Why breaking into the boardroom is harder for women


Jill O'Donnell-Tormey, cheif executive of Cancer Research Institute, has had a tough time securing a company directorship despite her impressive resume

FOR women like Jill O’Donnell-Tormey, an imaginary sign seems to hang outside U.S. boardrooms. It reads: “Help Not Wanted.”

The longtime chief executive of the nonprofit Cancer Research Institute has fruitlessly pursued a public company directorship for several years. With a resume that touts her decades of experience as a CEO and cancer researcher, she has reached out to business acquaintances and enlisted the help of an executive-recruitment firm. “I don’t think I even cross anybody’s mind,’’ Dr. O’Donnell-Tormey said.

Women looking to land their first board seats have a much tougher time than men, recruiters and corporate directors say. Some businesses are now trying to solve this problem in the face of intensified shareholder pressure for more female directors. BlackRock Inc., the world’s biggest money manager, this month for the first time said that companies in which it invests should have at least two women on their boards.

The proportion of women on S&P 500 company boards grew just one percentage point to 22% last year—up from 16% in 2007, executive recruiters Spencer Stuart reported. And women represented 42% of the latest novice directors that S&P 500 companies disclosed in 2017 proxy statements. That is up from 32% in 2016, but down from 44% in 2015, according to Spencer Stuart.

During her recent search for an initial directorship, human-resources executive Eileen Schloss discovered that her male boss’s network opened more doors than hers. In June 2016, she was aiming to retire from Medidata Solutions Inc., a technology and data-analytics company for the life sciences industry, when CEO Tarek Sherif summoned her to his office.

Mr. Sherif said he suggested Ms. Schloss become a director and offered to arrange introductions. He felt she could add real value to board decisions and mostly connected her with men he knew, such as venture capitalists, he said.

Yet five search firms whom Ms. Schloss had done business with for years declined to help with her board quest, she said. Recruiters told her that board clients preferred experienced CEOs and finance chiefs.

Assisted by a contact of Mr. Sherif, Ms. Schloss went on the board of Alteryx Inc. last May—shortly after the data-analytics startup went public and she retired.

“To gain their first corporate board seat, women still have to overcome strong cultural issues that most men don’t have to overcome,” said Bill George, a former head of Medtronic PLC and author of five leadership books.
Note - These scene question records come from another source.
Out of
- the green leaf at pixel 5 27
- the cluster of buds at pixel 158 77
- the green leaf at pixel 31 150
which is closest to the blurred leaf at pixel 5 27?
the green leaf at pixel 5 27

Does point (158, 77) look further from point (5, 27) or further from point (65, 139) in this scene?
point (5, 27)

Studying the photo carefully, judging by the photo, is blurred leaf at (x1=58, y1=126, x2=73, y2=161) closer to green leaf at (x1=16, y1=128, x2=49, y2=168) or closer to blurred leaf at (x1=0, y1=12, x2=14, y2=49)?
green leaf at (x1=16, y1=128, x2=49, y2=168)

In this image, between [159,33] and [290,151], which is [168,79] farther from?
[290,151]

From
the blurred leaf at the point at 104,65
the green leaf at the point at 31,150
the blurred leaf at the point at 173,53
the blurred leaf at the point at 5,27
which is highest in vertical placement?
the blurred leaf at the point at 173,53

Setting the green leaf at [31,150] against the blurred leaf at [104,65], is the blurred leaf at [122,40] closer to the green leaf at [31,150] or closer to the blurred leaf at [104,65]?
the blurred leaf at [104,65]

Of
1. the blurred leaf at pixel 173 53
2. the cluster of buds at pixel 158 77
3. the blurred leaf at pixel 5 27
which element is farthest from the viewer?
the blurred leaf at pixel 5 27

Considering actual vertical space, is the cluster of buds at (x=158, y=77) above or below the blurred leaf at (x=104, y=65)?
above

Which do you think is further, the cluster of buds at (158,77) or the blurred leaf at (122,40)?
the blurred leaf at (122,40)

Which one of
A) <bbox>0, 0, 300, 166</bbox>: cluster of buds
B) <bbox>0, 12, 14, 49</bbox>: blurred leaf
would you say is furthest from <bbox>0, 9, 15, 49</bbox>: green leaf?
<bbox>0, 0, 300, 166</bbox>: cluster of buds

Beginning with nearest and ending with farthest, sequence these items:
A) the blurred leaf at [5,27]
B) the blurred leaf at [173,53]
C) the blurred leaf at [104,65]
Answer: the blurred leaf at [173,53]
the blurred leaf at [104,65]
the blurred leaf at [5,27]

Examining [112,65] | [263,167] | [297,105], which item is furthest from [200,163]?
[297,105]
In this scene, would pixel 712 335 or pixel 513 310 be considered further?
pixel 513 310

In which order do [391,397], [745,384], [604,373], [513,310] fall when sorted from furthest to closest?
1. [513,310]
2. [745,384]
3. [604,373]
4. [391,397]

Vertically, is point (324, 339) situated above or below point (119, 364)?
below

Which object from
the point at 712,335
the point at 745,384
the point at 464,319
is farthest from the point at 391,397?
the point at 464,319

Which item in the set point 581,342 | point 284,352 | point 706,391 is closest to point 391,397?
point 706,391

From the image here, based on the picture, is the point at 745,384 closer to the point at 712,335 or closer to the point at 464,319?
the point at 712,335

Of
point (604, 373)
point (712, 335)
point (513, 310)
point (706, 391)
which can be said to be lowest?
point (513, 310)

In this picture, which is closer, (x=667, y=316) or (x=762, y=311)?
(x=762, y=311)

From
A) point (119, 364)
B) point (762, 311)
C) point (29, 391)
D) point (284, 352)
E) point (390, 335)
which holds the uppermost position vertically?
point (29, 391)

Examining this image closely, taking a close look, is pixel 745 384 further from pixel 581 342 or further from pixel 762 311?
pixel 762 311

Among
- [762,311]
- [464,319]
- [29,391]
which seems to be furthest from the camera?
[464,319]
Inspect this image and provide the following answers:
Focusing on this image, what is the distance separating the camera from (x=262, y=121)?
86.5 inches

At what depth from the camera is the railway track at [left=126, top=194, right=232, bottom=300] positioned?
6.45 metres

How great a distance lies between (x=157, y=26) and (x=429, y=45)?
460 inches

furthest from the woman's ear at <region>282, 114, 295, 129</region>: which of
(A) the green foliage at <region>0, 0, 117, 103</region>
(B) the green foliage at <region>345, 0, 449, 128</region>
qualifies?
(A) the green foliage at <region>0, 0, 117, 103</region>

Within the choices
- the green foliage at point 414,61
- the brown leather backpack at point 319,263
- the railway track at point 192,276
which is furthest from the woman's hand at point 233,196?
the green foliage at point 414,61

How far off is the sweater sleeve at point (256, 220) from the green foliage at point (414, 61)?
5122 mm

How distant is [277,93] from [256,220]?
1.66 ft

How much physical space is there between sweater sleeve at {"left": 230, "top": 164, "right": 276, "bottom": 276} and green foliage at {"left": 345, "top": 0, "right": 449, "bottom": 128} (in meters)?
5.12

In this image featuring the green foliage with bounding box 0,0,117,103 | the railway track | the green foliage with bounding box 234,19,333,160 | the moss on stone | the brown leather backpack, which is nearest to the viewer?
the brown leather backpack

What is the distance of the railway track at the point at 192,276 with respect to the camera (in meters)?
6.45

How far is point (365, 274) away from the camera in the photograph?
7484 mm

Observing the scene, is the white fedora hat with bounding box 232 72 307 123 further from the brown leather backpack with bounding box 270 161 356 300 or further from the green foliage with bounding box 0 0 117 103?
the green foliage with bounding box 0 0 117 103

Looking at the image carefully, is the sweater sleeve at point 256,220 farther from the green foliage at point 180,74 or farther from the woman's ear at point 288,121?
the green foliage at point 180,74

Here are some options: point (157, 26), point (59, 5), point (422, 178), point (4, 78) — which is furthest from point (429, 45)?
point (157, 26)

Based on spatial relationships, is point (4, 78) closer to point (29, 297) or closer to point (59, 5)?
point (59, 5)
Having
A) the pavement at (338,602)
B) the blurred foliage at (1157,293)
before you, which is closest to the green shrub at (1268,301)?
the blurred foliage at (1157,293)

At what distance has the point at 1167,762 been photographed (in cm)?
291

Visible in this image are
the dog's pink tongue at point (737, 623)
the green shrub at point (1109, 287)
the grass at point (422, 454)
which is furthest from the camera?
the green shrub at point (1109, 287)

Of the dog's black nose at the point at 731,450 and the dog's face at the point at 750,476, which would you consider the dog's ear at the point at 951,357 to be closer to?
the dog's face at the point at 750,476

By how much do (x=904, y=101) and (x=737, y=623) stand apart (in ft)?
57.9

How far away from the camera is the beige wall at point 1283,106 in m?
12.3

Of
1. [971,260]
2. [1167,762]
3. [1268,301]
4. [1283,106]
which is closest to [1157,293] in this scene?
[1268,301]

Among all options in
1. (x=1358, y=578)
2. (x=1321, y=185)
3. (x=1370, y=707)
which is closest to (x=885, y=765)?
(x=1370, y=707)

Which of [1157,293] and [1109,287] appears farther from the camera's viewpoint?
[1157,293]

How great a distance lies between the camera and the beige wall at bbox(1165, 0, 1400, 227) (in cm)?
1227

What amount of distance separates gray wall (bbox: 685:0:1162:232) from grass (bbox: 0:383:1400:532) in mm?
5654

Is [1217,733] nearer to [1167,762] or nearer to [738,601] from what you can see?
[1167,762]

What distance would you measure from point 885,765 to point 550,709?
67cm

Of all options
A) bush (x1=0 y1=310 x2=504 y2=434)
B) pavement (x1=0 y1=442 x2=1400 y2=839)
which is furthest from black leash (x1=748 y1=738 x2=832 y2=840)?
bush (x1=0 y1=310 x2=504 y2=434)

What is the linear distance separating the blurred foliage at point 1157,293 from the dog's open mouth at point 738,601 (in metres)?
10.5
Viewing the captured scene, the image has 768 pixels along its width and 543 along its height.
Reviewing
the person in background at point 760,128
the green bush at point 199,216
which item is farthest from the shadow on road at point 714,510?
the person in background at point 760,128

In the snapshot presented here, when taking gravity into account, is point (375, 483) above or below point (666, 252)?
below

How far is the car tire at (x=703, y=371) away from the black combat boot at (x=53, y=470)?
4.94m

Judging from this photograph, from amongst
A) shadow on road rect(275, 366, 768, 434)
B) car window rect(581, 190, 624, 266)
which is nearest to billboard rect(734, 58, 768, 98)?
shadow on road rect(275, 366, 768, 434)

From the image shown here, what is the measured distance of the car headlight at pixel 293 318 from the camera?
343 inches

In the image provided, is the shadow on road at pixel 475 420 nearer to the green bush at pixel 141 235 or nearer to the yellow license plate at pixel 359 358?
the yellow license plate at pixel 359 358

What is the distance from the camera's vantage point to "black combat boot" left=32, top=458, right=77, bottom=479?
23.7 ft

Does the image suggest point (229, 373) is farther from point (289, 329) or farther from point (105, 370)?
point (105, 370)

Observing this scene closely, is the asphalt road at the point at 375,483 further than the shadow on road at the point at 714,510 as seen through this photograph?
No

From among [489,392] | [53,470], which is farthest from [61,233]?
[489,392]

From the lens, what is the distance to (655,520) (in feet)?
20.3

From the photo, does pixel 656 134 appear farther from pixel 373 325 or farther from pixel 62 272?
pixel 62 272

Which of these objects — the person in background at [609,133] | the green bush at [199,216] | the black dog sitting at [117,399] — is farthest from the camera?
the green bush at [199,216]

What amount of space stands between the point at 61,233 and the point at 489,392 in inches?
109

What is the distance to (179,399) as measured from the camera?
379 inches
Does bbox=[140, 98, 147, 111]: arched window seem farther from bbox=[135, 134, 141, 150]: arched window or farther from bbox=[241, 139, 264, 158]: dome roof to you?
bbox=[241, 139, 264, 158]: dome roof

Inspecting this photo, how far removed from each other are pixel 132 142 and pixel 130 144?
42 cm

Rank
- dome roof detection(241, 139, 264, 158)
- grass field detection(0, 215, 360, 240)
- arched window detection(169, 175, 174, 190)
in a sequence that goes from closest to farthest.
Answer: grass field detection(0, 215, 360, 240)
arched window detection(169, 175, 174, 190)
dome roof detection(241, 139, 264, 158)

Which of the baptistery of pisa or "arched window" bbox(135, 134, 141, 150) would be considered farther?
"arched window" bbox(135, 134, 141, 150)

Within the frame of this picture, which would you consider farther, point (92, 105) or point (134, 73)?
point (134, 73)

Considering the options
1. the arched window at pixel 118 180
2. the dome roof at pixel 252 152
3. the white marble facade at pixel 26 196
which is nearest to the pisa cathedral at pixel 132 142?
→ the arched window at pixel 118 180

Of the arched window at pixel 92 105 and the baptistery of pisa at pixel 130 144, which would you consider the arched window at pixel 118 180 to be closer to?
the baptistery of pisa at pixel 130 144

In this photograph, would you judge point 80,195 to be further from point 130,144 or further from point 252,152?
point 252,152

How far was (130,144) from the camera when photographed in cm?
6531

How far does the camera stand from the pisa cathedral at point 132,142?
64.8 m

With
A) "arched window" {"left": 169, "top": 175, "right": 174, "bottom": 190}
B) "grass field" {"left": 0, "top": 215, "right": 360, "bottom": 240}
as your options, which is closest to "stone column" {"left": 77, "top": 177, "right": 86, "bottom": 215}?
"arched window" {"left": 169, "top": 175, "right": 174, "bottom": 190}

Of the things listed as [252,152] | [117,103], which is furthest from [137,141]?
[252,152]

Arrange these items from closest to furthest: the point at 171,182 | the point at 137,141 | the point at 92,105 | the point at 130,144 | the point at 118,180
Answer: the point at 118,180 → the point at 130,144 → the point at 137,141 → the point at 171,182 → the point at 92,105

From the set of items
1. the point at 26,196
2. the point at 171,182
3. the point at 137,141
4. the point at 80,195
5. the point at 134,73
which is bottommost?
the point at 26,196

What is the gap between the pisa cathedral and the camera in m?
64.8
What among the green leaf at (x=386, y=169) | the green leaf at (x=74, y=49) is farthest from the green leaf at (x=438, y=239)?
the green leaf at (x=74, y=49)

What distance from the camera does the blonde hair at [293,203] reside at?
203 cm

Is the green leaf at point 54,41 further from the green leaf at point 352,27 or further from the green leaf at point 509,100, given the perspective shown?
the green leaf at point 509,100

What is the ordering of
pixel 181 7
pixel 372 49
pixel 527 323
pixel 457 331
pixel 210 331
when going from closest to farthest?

Many businesses prefer veteran female directors over untested ones, research shows. The number of women serving on at least four boards of Russell 3000 companies rose to 38 from 30 between the end of 2012 and 2017, concludes an analysis for The Wall Street Journal by governance researchers Equilar. These women say they frequently get feelers about additional directorships.

“The only executive women whom many male directors know are already loaded up with board seats,” Mr. George said. “These men need to widen their aperture.”

Goldman Sachs Group Inc.’s board, where Mr. George holds a seat, has no rookie women but three male first-timers. The bank appointed Barnard College President Debora L. Spar as its first female director without corporate board experience in 2011. She left last April.

Prior board stints don’t qualify or disqualify prospective directors, a person familiar with the bank said.

Being a board neophyte disadvantages a male candidate less because men typically enjoy better connections with powerful men, according to governance specialists.

“Women on the whole are outside the trusted networks of public company boards,” said Coco Brown, founder of Athena Alliance, a nonprofit that helps women obtain seats. “So they end up with the bar that requires board experience.”

Even so, certain businesses hungry for specialized expertise have begun to accept greenhorn female directors. “When boards want tech or digital innovators, we see opportunities for women without board experience that didn’t exist five years ago,” said Julie Hembrock Daum, Spencer Stuart’s head of its North American board and CEO succession practice.

Consider Axon Enterprise Inc., a supplier of high-tech law enforcement products such as the Taser and body cameras. Facing the imminent departure of its only female member last year, the board decided to seek a woman savvy about cybersecurity—“an area where we weren’t particularly strong,” said Rick Smith, Axon’s leader.

Unfortunately, he said, the few qualified women whom fellow board members knew were prominent technologists with too many directorships. Mr. Smith turned to Athena Alliance and Boardlist, a marketplace for female board talent in tech. The five finalists whom those groups identified for Axon were all board neophytes.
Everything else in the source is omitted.